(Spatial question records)
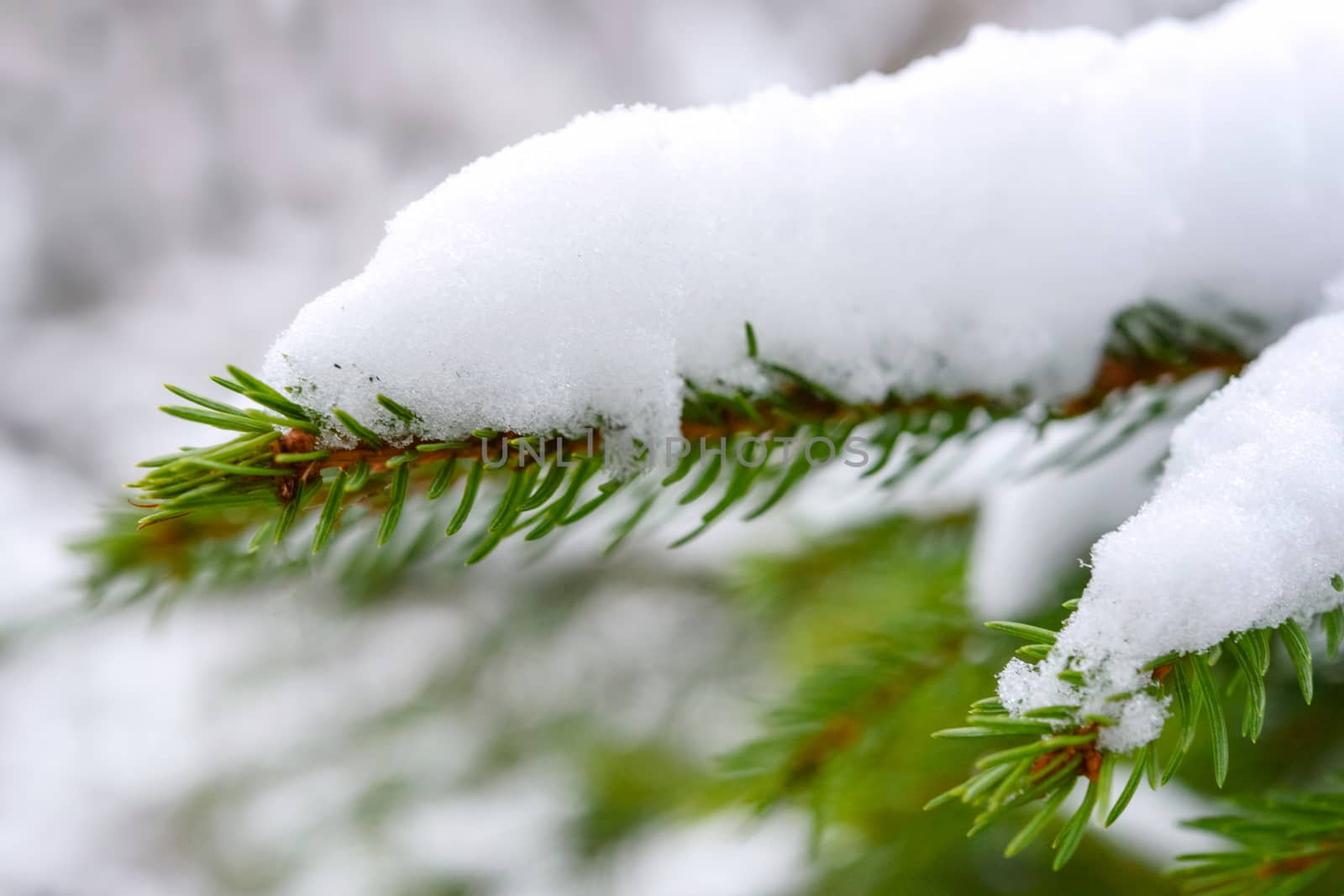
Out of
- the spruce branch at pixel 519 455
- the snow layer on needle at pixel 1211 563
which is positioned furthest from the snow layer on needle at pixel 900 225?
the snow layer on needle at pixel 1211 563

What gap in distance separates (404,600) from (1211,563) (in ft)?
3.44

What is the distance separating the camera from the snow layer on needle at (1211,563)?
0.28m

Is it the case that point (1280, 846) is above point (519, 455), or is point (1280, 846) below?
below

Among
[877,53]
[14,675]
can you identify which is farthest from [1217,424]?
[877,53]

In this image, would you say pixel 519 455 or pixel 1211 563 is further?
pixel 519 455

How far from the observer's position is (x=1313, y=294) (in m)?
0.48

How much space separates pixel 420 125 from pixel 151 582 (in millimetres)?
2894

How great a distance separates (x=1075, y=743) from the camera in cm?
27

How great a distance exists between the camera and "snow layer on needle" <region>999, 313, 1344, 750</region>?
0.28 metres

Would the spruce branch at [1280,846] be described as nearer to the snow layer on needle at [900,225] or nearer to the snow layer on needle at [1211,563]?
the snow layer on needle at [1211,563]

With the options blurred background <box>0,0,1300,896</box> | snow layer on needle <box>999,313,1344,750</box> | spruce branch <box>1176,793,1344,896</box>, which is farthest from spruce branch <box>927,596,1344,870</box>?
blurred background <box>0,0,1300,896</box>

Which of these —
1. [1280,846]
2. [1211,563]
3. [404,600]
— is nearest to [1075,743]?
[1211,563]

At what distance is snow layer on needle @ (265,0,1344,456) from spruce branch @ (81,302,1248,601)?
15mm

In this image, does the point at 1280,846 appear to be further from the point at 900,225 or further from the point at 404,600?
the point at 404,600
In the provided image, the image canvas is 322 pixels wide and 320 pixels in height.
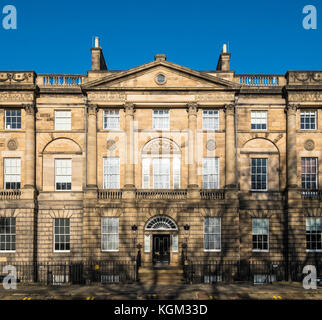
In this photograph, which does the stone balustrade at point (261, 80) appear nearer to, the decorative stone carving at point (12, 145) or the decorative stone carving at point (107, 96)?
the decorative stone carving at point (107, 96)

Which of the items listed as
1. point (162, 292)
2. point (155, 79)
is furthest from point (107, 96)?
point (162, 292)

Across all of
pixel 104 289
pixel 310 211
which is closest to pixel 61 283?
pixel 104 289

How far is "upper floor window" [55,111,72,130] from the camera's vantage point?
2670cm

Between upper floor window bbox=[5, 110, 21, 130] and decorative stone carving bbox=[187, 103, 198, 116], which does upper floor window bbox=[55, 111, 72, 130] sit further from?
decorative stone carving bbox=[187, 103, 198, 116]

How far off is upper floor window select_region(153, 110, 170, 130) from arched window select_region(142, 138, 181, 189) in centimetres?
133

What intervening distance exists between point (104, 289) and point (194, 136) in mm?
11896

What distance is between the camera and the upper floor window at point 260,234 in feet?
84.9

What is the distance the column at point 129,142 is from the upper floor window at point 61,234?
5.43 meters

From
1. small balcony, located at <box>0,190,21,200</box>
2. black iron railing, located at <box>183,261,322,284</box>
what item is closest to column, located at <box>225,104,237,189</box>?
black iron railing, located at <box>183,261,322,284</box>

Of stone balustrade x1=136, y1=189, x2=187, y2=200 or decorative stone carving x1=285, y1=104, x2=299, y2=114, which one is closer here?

EXERCISE:
Format all the lines of the entries above as a JSON list of strings, one string per line, with blank lines omitted. Leave the pictures out.

EXERCISE ANSWER:
[
  "Out of",
  "- the spruce branch at pixel 519 455",
  "- the snow layer on needle at pixel 1211 563",
  "which is positioned furthest from the snow layer on needle at pixel 900 225?",
  "the snow layer on needle at pixel 1211 563",
  "What gap in distance separates (404,600) from (1211,563) (in ft)?",
  "3.44",
  "What is the distance separating the camera from the snow layer on needle at (1211,563)?",
  "0.28m",
  "Is it the case that point (1280, 846) is above point (519, 455), or is point (1280, 846) below?",
  "below",
  "Among",
  "[877,53]",
  "[14,675]",
  "can you identify which is farthest from [1217,424]?",
  "[877,53]",
  "In this image, would you say pixel 519 455 or pixel 1211 563 is further?",
  "pixel 519 455",
  "How far from the observer's position is (x=1313, y=294) (in m)?",
  "0.48",
  "How much space separates pixel 420 125 from pixel 151 582 (in millimetres)?",
  "2894",
  "How great a distance separates (x=1075, y=743) from the camera in cm?",
  "27",
  "How great a distance exists between the camera and \"snow layer on needle\" <region>999, 313, 1344, 750</region>?",
  "0.28 metres",
  "Would the spruce branch at [1280,846] be described as nearer to the snow layer on needle at [900,225] or nearer to the snow layer on needle at [1211,563]?",
  "the snow layer on needle at [1211,563]",
  "With the options blurred background <box>0,0,1300,896</box> | snow layer on needle <box>999,313,1344,750</box> | spruce branch <box>1176,793,1344,896</box>, which is farthest from spruce branch <box>927,596,1344,870</box>?",
  "blurred background <box>0,0,1300,896</box>",
  "Which of these —",
  "1. [1280,846]",
  "2. [1211,563]",
  "3. [404,600]",
  "— is nearest to [1075,743]?",
  "[1211,563]",
  "At what distance is snow layer on needle @ (265,0,1344,456) from spruce branch @ (81,302,1248,601)?",
  "15mm",
  "In this image, does the point at 1280,846 appear to be further from the point at 900,225 or further from the point at 404,600?",
  "the point at 404,600",
  "In the provided image, the image canvas is 322 pixels wide and 320 pixels in height.",
  "In this photograph, which does the stone balustrade at point (261, 80) appear nearer to, the decorative stone carving at point (12, 145) or the decorative stone carving at point (107, 96)?",
  "the decorative stone carving at point (107, 96)",
  "Which of the items listed as",
  "1. point (162, 292)",
  "2. point (155, 79)",
  "is furthest from point (107, 96)?",
  "point (162, 292)",
  "Across all of",
  "pixel 104 289",
  "pixel 310 211",
  "which is closest to pixel 61 283?",
  "pixel 104 289",
  "How far is \"upper floor window\" [55,111,72,130] from the camera's vantage point?",
  "2670cm",
  "Between upper floor window bbox=[5, 110, 21, 130] and decorative stone carving bbox=[187, 103, 198, 116], which does upper floor window bbox=[55, 111, 72, 130] sit further from?",
  "decorative stone carving bbox=[187, 103, 198, 116]",
  "How far off is upper floor window select_region(153, 110, 170, 130) from arched window select_region(142, 138, 181, 189) in centimetres?",
  "133",
  "What intervening distance exists between point (104, 289) and point (194, 136) in mm?",
  "11896",
  "What distance is between the camera and the upper floor window at point 260,234 in feet?",
  "84.9",
  "What is the distance the column at point 129,142 is from the upper floor window at point 61,234?",
  "5.43 meters",
  "From",
  "1. small balcony, located at <box>0,190,21,200</box>",
  "2. black iron railing, located at <box>183,261,322,284</box>",
  "what item is closest to column, located at <box>225,104,237,189</box>?",
  "black iron railing, located at <box>183,261,322,284</box>",
  "Of stone balustrade x1=136, y1=189, x2=187, y2=200 or decorative stone carving x1=285, y1=104, x2=299, y2=114, which one is closer here?"
]